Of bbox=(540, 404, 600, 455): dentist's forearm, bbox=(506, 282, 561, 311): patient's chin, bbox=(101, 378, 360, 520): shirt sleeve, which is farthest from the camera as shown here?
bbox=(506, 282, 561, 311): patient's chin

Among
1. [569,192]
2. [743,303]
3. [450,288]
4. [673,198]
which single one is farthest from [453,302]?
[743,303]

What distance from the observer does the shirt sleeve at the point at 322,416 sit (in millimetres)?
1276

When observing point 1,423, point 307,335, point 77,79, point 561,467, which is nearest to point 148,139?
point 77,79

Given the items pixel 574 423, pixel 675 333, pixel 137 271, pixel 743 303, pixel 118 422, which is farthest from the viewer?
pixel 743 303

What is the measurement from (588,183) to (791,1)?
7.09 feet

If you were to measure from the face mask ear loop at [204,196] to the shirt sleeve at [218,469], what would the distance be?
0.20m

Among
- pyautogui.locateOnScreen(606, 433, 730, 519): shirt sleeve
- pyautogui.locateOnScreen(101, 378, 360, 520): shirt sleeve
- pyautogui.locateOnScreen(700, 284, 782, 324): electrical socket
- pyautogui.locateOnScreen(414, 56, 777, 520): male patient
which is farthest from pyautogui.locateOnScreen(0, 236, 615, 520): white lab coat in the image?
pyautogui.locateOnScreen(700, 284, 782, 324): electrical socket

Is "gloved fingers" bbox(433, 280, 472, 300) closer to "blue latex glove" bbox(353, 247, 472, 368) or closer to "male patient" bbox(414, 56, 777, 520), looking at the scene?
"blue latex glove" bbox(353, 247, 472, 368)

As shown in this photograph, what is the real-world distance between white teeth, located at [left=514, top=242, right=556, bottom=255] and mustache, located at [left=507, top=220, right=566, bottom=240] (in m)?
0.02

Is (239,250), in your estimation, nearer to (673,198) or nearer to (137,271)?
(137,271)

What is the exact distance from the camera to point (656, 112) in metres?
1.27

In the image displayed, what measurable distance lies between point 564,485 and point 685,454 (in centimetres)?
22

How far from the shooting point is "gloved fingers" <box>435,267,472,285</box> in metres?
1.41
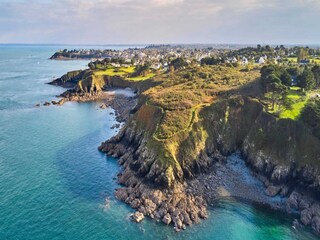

▶ **WRITTEN EXERCISE**:
Please reproduce all of the material above line for line, leaving out the picture.

▶ **OUTPUT OF THE EXERCISE**:
Of bbox=(540, 404, 600, 455): dentist's forearm, bbox=(506, 282, 561, 311): patient's chin, bbox=(101, 378, 360, 520): shirt sleeve, which is farthest from the camera as shown here?
bbox=(506, 282, 561, 311): patient's chin

Among
1. [569,192]
2. [743,303]
3. [450,288]
4. [673,198]
which single one is farthest from [453,302]?
[743,303]

What distance from the observer does the shirt sleeve at the point at 322,416 sit (in millimetres)?
1276

When observing point 1,423, point 307,335, point 77,79, point 561,467, which is nearest to point 148,139?
point 77,79

Given the items pixel 574 423, pixel 675 333, pixel 137 271, pixel 743 303, pixel 118 422, which is farthest from the viewer?
pixel 743 303

What is the measurement from (588,183) to (791,1)?
7.09 feet

If you were to measure from the face mask ear loop at [204,196] to the shirt sleeve at [218,469], what would the distance be?
0.20m

Among
- pyautogui.locateOnScreen(606, 433, 730, 519): shirt sleeve
- pyautogui.locateOnScreen(101, 378, 360, 520): shirt sleeve
- pyautogui.locateOnScreen(700, 284, 782, 324): electrical socket
- pyautogui.locateOnScreen(414, 56, 777, 520): male patient
which is farthest from pyautogui.locateOnScreen(0, 236, 615, 520): white lab coat in the image?
pyautogui.locateOnScreen(700, 284, 782, 324): electrical socket

Is "gloved fingers" bbox(433, 280, 472, 300) closer to "blue latex glove" bbox(353, 247, 472, 368) or closer to "male patient" bbox(414, 56, 777, 520), looking at the scene?
"blue latex glove" bbox(353, 247, 472, 368)

As shown in this photograph, what is the real-world distance between white teeth, located at [left=514, top=242, right=556, bottom=255] and mustache, located at [left=507, top=220, right=566, bottom=240] (in m)?
0.02

Is (239,250), in your estimation, nearer to (673,198) or nearer to (137,271)?
(137,271)

What is the exact distance from the camera to point (656, 112) in metres?
1.27

In the image displayed, what measurable distance lies between point 564,485 and point 685,454 (in centimetres)?
22

How far from the shooting point is "gloved fingers" <box>435,267,472,285</box> in metres?
1.41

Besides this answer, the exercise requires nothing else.